The global €multi-billion Drone industry is expanding and these aerial robots are employed for an increasing array of automated airborne tasks including; mapping, surveying, news-gathering, specialist services, search & rescue, air-taxi and logistics.
Research
U-Flyte intends tackling the current global bottleneck impeding the wider development of drone operation and roll-out of commercial services.
The core R&D work-plan is based around a series of inter-connected work-packages that deal with investigating, building and testing Unmanned Aircraft Systems (UAS) - U-Traffic Management (UTM), underpinned by a 3D drone airspace model (U-Space).
Research in downstream application services includes investigating rapid, wide area swarm mapping configurations, object detection & tracking and optimised logistical modelling
The aim of U-Flyte is to tackle the current global log-jam impeding the wider development of drone operation and the roll-out of commercial services by providing the necessary research, data and case studies to guide agencies and industry in allowing drones to safely fly further and higher than the current limits.
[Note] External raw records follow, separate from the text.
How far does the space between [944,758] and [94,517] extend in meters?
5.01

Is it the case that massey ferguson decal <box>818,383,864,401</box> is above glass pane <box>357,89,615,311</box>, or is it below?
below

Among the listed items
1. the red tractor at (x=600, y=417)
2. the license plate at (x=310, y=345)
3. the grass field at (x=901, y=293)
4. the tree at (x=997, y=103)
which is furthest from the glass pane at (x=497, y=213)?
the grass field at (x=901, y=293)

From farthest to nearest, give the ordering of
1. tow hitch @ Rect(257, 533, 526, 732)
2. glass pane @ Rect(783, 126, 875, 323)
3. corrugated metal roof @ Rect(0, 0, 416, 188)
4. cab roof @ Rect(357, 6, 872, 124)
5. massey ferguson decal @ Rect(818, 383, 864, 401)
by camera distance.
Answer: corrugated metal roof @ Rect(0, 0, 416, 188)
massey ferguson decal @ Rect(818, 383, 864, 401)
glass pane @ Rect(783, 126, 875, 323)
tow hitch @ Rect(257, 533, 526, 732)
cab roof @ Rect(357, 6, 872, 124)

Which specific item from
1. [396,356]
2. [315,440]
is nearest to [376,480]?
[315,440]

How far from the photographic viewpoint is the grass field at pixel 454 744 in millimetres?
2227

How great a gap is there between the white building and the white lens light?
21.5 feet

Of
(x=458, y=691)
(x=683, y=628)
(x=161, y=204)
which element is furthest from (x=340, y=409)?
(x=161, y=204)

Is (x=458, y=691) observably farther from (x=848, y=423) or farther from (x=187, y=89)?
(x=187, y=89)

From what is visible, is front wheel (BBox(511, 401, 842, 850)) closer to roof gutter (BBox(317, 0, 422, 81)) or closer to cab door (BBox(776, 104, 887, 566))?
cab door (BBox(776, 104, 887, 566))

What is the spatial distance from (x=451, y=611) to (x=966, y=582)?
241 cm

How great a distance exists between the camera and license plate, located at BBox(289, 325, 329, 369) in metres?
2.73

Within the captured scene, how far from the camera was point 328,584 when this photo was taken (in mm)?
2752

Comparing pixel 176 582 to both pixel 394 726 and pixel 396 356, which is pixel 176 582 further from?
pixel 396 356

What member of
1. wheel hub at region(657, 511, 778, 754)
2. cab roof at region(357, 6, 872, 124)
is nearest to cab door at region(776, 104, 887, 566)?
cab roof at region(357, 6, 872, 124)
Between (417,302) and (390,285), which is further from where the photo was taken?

The programme will see researchers recreate flying environments for drones as digital models, taking into account a wide range of factors like air traffic, buildings and electricity lines, and then testing them in the real world at Waterford Airport and other selected locations around Ireland.
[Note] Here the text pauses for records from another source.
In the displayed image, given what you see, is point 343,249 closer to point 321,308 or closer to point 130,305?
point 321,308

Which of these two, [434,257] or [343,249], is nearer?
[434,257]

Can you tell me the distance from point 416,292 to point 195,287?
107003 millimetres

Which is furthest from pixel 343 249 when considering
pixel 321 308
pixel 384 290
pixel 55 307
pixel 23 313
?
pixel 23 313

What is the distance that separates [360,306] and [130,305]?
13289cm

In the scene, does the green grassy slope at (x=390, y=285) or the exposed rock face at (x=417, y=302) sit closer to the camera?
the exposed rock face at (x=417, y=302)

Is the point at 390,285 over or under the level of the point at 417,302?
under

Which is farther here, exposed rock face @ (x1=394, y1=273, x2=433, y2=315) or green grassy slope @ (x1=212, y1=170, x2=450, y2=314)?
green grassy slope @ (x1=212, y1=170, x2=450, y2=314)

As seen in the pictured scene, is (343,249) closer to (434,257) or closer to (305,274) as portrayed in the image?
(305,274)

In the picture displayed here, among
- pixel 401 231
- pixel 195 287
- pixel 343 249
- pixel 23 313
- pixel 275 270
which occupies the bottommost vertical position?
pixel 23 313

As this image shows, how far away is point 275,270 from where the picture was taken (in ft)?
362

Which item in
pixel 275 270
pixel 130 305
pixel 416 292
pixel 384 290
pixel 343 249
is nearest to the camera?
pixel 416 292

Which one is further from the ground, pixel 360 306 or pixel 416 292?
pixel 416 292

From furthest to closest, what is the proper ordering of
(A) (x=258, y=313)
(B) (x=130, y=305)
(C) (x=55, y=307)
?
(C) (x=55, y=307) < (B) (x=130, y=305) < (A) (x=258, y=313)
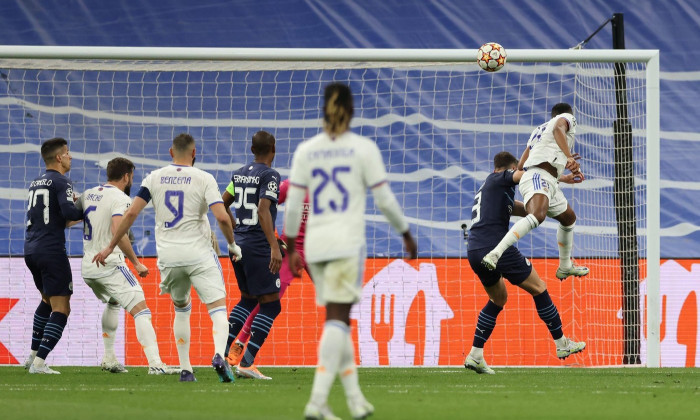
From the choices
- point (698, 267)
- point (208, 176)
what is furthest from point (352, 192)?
point (698, 267)

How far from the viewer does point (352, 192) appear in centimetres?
581

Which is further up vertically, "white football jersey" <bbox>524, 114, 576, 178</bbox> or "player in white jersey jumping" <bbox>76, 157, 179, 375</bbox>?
"white football jersey" <bbox>524, 114, 576, 178</bbox>

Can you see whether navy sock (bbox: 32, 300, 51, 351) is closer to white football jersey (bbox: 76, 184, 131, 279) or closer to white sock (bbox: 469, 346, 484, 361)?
white football jersey (bbox: 76, 184, 131, 279)

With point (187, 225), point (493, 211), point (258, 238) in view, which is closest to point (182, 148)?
point (187, 225)

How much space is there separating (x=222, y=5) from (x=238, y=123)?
267 centimetres

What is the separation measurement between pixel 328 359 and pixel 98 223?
5.51 metres

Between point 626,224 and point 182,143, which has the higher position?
point 182,143

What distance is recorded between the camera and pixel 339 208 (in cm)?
581

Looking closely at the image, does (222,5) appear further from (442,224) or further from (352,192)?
(352,192)

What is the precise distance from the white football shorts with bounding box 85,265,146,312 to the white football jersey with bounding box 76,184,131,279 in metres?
0.06

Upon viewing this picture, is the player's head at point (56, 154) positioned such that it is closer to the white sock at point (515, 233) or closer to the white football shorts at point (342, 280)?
the white sock at point (515, 233)

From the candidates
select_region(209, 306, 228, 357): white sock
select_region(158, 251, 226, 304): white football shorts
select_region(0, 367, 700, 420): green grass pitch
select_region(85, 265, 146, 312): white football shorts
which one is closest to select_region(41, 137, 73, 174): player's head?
select_region(85, 265, 146, 312): white football shorts

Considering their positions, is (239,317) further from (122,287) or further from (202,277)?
(202,277)

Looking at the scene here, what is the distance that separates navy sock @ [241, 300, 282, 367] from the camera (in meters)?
9.61
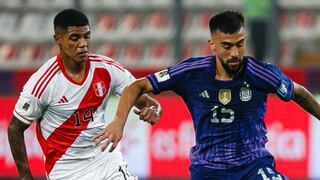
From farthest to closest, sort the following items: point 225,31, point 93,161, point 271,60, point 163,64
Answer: point 163,64, point 271,60, point 93,161, point 225,31

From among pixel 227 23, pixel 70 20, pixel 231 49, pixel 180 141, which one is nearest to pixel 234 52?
pixel 231 49

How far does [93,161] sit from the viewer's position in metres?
7.74

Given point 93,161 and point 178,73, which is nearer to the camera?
point 178,73

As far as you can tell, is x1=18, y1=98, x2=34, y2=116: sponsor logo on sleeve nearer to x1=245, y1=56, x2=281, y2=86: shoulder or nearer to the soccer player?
the soccer player

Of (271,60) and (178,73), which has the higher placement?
(271,60)

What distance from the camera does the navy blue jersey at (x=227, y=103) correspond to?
7164 mm

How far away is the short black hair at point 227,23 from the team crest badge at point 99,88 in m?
1.05

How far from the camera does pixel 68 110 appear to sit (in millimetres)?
7699

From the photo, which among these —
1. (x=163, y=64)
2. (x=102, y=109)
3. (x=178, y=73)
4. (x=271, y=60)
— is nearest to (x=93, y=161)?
(x=102, y=109)

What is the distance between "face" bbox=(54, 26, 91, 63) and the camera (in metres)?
7.56

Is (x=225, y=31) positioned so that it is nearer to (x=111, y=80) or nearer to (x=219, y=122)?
(x=219, y=122)

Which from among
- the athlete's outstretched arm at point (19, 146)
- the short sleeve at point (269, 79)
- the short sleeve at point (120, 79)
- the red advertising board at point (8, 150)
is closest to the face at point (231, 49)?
the short sleeve at point (269, 79)

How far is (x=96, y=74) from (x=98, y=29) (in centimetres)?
805

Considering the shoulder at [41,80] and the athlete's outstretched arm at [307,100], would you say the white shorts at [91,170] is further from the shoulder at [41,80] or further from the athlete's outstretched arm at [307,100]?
the athlete's outstretched arm at [307,100]
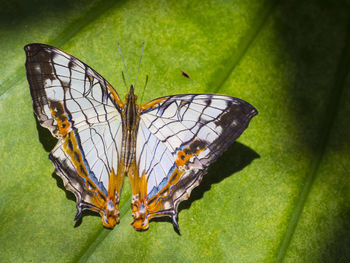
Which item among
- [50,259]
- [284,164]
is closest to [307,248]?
[284,164]

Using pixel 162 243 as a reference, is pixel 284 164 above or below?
above

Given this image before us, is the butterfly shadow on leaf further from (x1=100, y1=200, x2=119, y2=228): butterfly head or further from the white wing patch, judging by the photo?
(x1=100, y1=200, x2=119, y2=228): butterfly head

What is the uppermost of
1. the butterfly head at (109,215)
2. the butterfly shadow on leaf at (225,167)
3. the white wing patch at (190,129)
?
the white wing patch at (190,129)

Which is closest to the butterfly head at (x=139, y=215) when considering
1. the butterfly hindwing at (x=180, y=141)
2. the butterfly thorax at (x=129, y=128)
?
the butterfly hindwing at (x=180, y=141)

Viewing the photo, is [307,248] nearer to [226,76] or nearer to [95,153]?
[226,76]

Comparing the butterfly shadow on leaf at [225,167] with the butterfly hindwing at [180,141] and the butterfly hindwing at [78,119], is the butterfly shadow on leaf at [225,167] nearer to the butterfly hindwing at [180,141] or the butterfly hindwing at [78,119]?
the butterfly hindwing at [180,141]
Waterford Airport was chosen as the ideal main testing location for U-Flyte because the facility possesses its own controlled airspace with a manned air-traffic control tower, providing U-Flyte researchers with a real-world, yet highly secure and safe flight test environment. The airport location also provides easy access to the coastline and offshore areas, allowing researchers to test higher performance drones for marine applications, such as ocean data collection and search and rescue.